**Source passage:**
[BEGIN]

In this post and the next three, I'll answer these three questions. Then I'll attempt a wrap-up.

1. Frequency
To me, this is probably the least interesting question, but it's one that can be answered easily.

UPDATE: This was not as easy as I suspected (but it was still a useful exercise). Scraping LR gave me the dates that BL posted but it doesn't fill in the dates he doesn't post. Here's a good set of instructions for how to fill those in.

Here's a line graph showing the volume of blogging from 1 January 2019 to 31 March 2019.
Picture
BL is a prolific blogger. He took off from blogging only five days in the 1st quarter! At most, he's posted 6 times in a day and on average he posted 2.7 times a day. 
2. Tags
A quick methodological note: I often shortened the tag to something that captured the spirit of the tag but was much more readable on a plot. E.g. "The less they know, the less they know it" was shortened to "know-nothings." Also, all guest bloggers were collapsed into "guest" (but BL hasn't had many guest bloggers on in the last few years, so that's not a worry for right now). What tags got used the most during the 1st quarter? Here's the histogram.
Picture
'NA' indicates those days when BL didn't use a tag. So what's to see? BL's go-to tags are about philosophy in the news and stuff of cultural interest. He doesn't use LR for law school updates very much. In fact, the majority of the tagging is about issues related to the profession. BL posts quite a bit more about professional issues that what he colorfully calls the "Twitter Red Guard" and "The New Infantilism." Nonetheless, he has a special place on his blog (and in his heart?) for Justin Weinberg and a handful of other folks (as we'll see in the next few posts).

[END]

**Data:**

[BEGIN]

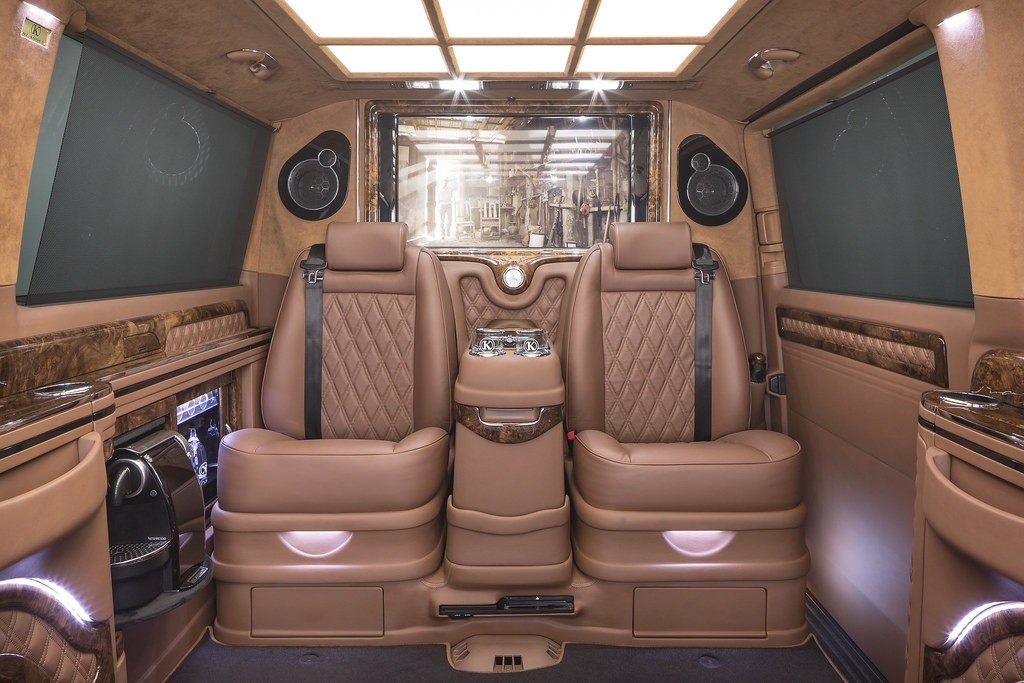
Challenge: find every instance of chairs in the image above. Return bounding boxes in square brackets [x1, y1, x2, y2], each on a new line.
[209, 222, 459, 646]
[563, 222, 809, 648]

[END]

**The request:** Copy the blog analysis from "Here's a line" to "times a day.", renaming "line graph" as "time-series chart". The material after the blog analysis is separate from it.

**Complete response:**
Here's a time-series chart showing the volume of blogging from 1 January 2019 to 31 March 2019.
Picture
BL is a prolific blogger. He took off from blogging only five days in the 1st quarter! At most, he's posted 6 times in a day and on average he posted 2.7 times a day.